- [Spatial question records]:
■ ■ ■ ■ ■ ■ ■

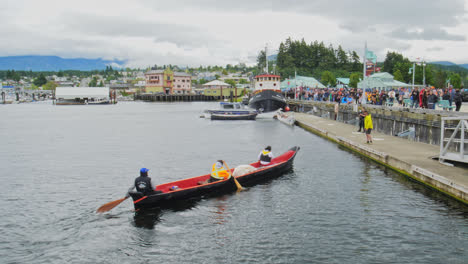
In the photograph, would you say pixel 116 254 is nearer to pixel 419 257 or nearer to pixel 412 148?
pixel 419 257

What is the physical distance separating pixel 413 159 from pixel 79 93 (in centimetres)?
14681

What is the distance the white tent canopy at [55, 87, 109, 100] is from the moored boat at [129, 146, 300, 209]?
140 meters

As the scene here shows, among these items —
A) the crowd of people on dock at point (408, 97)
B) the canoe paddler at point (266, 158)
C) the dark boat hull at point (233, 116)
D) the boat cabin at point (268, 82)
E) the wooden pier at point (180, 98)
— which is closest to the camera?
the canoe paddler at point (266, 158)

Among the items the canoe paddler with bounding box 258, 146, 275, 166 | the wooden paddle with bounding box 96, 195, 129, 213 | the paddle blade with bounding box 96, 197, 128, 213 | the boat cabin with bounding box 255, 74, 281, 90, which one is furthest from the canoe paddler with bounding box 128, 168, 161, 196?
the boat cabin with bounding box 255, 74, 281, 90

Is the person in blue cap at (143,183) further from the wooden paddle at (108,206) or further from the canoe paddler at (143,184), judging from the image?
the wooden paddle at (108,206)

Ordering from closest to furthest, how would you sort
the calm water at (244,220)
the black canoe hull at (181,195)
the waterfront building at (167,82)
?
the calm water at (244,220), the black canoe hull at (181,195), the waterfront building at (167,82)

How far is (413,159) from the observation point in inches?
768

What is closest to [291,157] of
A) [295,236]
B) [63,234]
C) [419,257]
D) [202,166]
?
[202,166]

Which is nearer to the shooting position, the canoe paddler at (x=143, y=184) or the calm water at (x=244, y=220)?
the calm water at (x=244, y=220)

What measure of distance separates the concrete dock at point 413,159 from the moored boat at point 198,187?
5.66m

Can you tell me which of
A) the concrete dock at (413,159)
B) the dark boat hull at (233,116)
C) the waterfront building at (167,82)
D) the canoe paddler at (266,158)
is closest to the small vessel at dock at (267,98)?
the dark boat hull at (233,116)

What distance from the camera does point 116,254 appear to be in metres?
11.8

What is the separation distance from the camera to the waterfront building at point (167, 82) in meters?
180

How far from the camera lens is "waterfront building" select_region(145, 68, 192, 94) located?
180 meters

■ ■ ■ ■ ■ ■ ■

- [The problem]:
Please put the lines of the records into a Markdown table with the columns "Row" and "Line". Begin at the line that contains "How far is (413,159)", go through the end of the records, and leave out any blank lines.

- [Completed task]:
| Row | Line |
|---|---|
| 1 | How far is (413,159) from the observation point in inches? |
| 2 | 768 |
| 3 | What is closest to [291,157] of |
| 4 | A) [295,236] |
| 5 | B) [63,234] |
| 6 | C) [419,257] |
| 7 | D) [202,166] |
| 8 | ? |
| 9 | [202,166] |
| 10 | Which is nearer to the shooting position, the canoe paddler at (x=143, y=184) or the calm water at (x=244, y=220)? |
| 11 | the calm water at (x=244, y=220) |
| 12 | What measure of distance separates the concrete dock at point 413,159 from the moored boat at point 198,187? |
| 13 | 5.66m |
| 14 | Can you tell me which of |
| 15 | A) the concrete dock at (413,159) |
| 16 | B) the dark boat hull at (233,116) |
| 17 | C) the waterfront building at (167,82) |
| 18 | D) the canoe paddler at (266,158) |
| 19 | is closest to the small vessel at dock at (267,98)? |
| 20 | the dark boat hull at (233,116) |
| 21 | What distance from the camera does point 116,254 appear to be in metres? |
| 22 | 11.8 |
| 23 | What is the separation distance from the camera to the waterfront building at point (167, 82) in meters? |
| 24 | 180 |
| 25 | How far from the camera lens is "waterfront building" select_region(145, 68, 192, 94) located? |
| 26 | 180 meters |